All of the billionaires or multimillionaires mentioned throughout this article seem to deal with the same companies, venture funds and holdings, as if they were part of an elite club of investors. Peter Thiel, through the Founders Fund, invested in Stemcentrx, a company designing cancer treatments with stem cells that was bought by AbbVie, owned in part by the Vanguard Group. The latter also have interests in Pfizer and half a dozen big pharma names that overlap with those receiving “charitable” donations from the Gates Foundation. The Vanguard Group is also one of the top institutional shareholders of Class B shares from Berkshire Hathaway, where Warren Buffett is CEO.
The Bill & Melinda Gates Foundation Trust, according to a recent investigation by The Nation, own stock from a dozen well-known names in pharmaceuticals like GSK, Merck, Pfizer or Eli Lilly, while at the same time – and in an open conflict of interests – the Bill & Melinda Gates Foundation makes “philanthropic” donations to them.
Most of these firms, including “charities”, holdings and venture funds, have no qualms in dealing with pharmaceuticals and the kind of private companies that make them direly needed in the first place, like Coca-Cola, McDonalds or giants of the oil and agricultural industries, including the producers of glyphosate-carrying concoctions.
The so-called “Covid-19 Manhattan Project” is, in sum, an open door to the White House for an elite club of billionaires aiming at enlarging their already extravagant business portfolio at the expense of a catastrophic emergency.
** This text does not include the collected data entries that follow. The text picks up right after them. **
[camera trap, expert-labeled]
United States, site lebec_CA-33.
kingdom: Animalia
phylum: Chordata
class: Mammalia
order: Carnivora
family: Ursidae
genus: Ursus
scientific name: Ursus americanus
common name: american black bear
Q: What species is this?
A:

Far from new, it follows the same neoliberal logic that brought us to this point, putting in the hands of the superwealthy 0.01 % the future of health in the United States and the world just like another business opportunity.
As Joachim Hagopian once wrote for Global Research:
This is neither a new nor unique story. In fact, the story of big pharma is the exact same story of how big government, big oil, big agro-chem giants like Monsanto have come to power. The controlling shareholders of all these major industries are one and the same.